Rejoint au téléphone par la Montagne des Dieux, le Professeur Louis Painchaud de l’Université Laval a ajouté qu’il est fort improbable, suite aux trouvailles de Christian Askeland, que ces deux papyrus soient authentiques. Il affirme que le dialecte lycopolitain s’est éteint très tôt et n’est attesté qu’au IVe et Ve siècle de notre ère. Or, comme les résultats de l’étude menée à l’aide du carbone 14 ont démontré que le papyrus de la « femme de Jésus » doit être daté du VIIe ou VIIIe siècle, et comme il s’agit d’un papyrus qui a été rédigé par le même scribe que le papyrus de l’Évangile de Jean, il va de soi que l’on doit dater ce dernier au VIIe ou VIIIe siècle. La présence du dialecte lycopolitain est tout à fait anachronique dans ce dernier papyrus ce qui le rend encore plus suspect.
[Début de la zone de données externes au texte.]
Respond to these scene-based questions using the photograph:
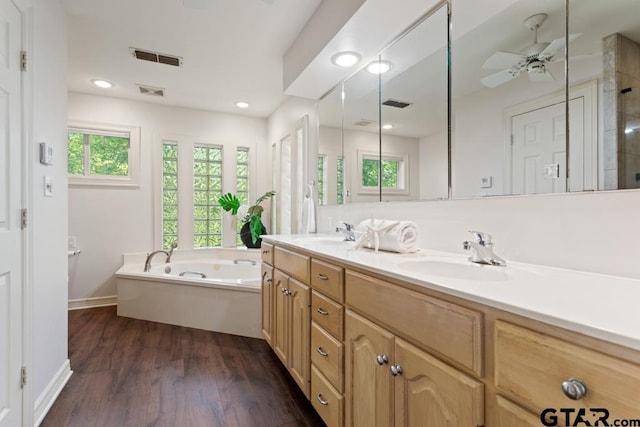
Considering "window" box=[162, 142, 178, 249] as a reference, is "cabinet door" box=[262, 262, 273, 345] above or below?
below

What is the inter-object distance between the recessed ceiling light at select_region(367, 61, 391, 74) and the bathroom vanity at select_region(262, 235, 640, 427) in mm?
1154

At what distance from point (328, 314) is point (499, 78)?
123 centimetres

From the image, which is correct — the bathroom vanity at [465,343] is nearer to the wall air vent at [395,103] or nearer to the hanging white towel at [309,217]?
the wall air vent at [395,103]

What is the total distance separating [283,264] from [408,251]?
0.82 m

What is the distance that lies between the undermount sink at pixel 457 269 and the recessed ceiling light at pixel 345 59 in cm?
142

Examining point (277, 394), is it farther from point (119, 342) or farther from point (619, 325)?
point (619, 325)

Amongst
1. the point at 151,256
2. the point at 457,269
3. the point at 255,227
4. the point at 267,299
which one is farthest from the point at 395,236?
the point at 151,256

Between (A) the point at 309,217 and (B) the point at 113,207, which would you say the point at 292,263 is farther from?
(B) the point at 113,207

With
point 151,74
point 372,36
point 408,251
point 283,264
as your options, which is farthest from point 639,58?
point 151,74

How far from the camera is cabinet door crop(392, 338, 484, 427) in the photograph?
707mm

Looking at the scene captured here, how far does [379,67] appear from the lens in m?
1.93

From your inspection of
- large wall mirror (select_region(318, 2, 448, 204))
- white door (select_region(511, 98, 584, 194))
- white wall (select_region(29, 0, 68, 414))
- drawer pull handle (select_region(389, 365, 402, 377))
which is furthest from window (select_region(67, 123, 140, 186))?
white door (select_region(511, 98, 584, 194))

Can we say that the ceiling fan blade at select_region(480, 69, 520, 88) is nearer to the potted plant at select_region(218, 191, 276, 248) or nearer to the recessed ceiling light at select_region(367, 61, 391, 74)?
the recessed ceiling light at select_region(367, 61, 391, 74)

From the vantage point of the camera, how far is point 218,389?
6.14 feet
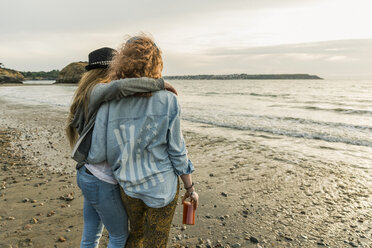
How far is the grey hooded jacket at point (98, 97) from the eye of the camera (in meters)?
1.72

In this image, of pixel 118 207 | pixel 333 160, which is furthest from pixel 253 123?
pixel 118 207

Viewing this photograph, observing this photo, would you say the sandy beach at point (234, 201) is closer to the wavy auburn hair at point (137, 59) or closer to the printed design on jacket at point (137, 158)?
the printed design on jacket at point (137, 158)

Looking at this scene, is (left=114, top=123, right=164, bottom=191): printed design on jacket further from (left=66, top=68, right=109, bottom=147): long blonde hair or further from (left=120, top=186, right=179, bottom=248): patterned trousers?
(left=66, top=68, right=109, bottom=147): long blonde hair

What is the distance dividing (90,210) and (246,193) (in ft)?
12.4

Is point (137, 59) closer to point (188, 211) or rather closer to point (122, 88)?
point (122, 88)

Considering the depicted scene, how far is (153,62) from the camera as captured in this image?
74.9 inches

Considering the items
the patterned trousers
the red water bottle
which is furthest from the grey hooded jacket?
the red water bottle

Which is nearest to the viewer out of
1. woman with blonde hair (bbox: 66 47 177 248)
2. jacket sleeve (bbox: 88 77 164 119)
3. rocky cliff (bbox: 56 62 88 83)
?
jacket sleeve (bbox: 88 77 164 119)

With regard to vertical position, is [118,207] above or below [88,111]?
below

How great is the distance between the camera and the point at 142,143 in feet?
6.02

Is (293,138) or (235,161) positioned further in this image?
(293,138)

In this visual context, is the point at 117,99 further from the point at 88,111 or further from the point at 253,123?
the point at 253,123

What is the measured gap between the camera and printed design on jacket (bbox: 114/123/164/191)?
1823mm

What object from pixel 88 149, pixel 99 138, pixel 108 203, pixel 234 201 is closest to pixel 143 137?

Le fait que le présumé faussaire ait eu recours à un dialecte disparu au VIIe et VIIIe siècle montre une fois de plus, selon M. Painchaud, que l’on a affaire à un faux document. Il ajoute également que le texte comporte des traces de corrections du texte, comme si le présumé faussaire avait voulu que le copte employé dans le texte ressemble davantage à un autre dialecte plus tardif. Comme les chercheurs ont démontré que le papyrus de l’Évangile de Jean a été contrefait à l’époque moderne, il en va dès lors de même pour le papyrus de la « femme de Jésus » qui, rappelons-le, a été rédigé par la même personne et qui a été remis par le même donneur anonyme que l’Évangile de Jean dont on ignore l’origine.